EL GATO AZKAR (Relato)
Azkar, el gato
resabiado, era uno de los felinos más recelosos en todo el territorio animal.
Con su pelaje largo y negro del tipo persa parecía un gato adorable, pero su
color, su actitud y escepticismo le conferían un cierto grado de desconfianza.
Y mejor así porque no era muy de fiar.
Cuando sólo era
una pequeña bola de lana sus pasiones no se limitaban a jugar con los ovillos y
los juguetes de los niños, o a perseguir embobado a las moscas. Sus
divertimentos eran algo más intelectuales. Se aplicaba en arrancar, devorando o
haciendo trizas hasta la última página de los libros de la estantería, a los
que accedía con un salto felino, como era de esperar. También se las arreglaba
para tocar y extirpar los botones sujetos al teclado del ordenador de la casa.

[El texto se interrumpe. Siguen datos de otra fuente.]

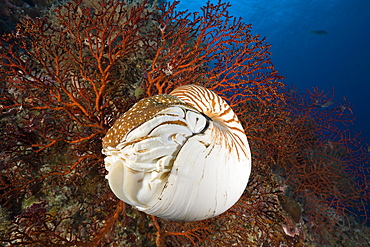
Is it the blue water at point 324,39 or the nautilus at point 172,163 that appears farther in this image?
the blue water at point 324,39

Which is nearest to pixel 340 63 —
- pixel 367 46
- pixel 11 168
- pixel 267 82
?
pixel 367 46

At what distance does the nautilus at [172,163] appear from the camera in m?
1.12

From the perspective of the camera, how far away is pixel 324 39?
4425 cm

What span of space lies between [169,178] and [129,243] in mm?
1952

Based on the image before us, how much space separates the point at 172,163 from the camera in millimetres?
1152

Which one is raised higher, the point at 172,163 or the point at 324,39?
the point at 324,39

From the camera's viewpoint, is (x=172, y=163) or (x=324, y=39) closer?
(x=172, y=163)

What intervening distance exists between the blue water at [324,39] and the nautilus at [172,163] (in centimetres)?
3350

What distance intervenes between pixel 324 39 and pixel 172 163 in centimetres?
5731

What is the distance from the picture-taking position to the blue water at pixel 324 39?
33.3m

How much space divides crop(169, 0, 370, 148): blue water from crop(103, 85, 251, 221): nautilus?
3350 centimetres

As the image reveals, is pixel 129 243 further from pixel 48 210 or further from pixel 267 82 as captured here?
pixel 267 82

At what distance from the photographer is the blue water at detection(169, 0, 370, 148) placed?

Lo mismo que le encantaba desmigar los cuentos y textos más diversos, conseguía
rayar los cedes de música dejados por azar a su alcance. Únicamente que no
lograba extraer la música encriptada en ellos. Pero probablemente fuera porque
nunca se le enseñó solfeo.
Vivía en el
domicilio con nosotros los H., familia de clase media, que le dábamos todos los
antojos: el mejor pescado, jamón y chocolate. El chocolate le volvía loco. Me
parece que hubiera matado a un tigre si le hubiese querido quitar su dulce
preferido.
Aunque yo ya no
convivía con mis padres, lo observaba cada vez que visitaba a mis progenitores
y alguna de sus conductas y miradas hacían que se me erizase el vello del
cuello. Incluso conseguía en ocasiones un ligero arqueo de mi espalda.
Pero en el fondo Azkar
no habitaba con los H., los H. habitaban con él. No dejaba a nadie que se
acercase a su terreno, su cubeta con una pequeña manta, su platillo de comida
(salvo que fuera para rellenárselo y, aún así, bajo su ojo suspicaz) y su
gaveta de arena para las deyecciones.
Como alguien le
incomodase, bufaba y encorvaba la espina dorsal advirtiendo al visitante para que
no se le ocurriese acercarse. Pero si su proximidad era inferior a cincuenta
centímetros cambiaban las cosas, apenas bufaba, pero comenzaba a temblarle la
cabeza, los ojos verdosos adoptaban una mirada diferente, se le ponían casi
blancos. Yo diría que sacaba a la superficie su visión asesina.
Lo siguiente era
un buen zarpazo o una mordedura, dependiendo del grado de intimidación que él
considerase oportuno. De seguido intentaba ocultarse a sabiendas de que después
le llegarían las reprimendas y quizá algún que otro azote.
Así que se
escondía debajo de una de las camas y pobre del que intentase sacarlo. Salvo,
claro está, que se tratase de mi madre. Entonces las cosas diferían totalmente.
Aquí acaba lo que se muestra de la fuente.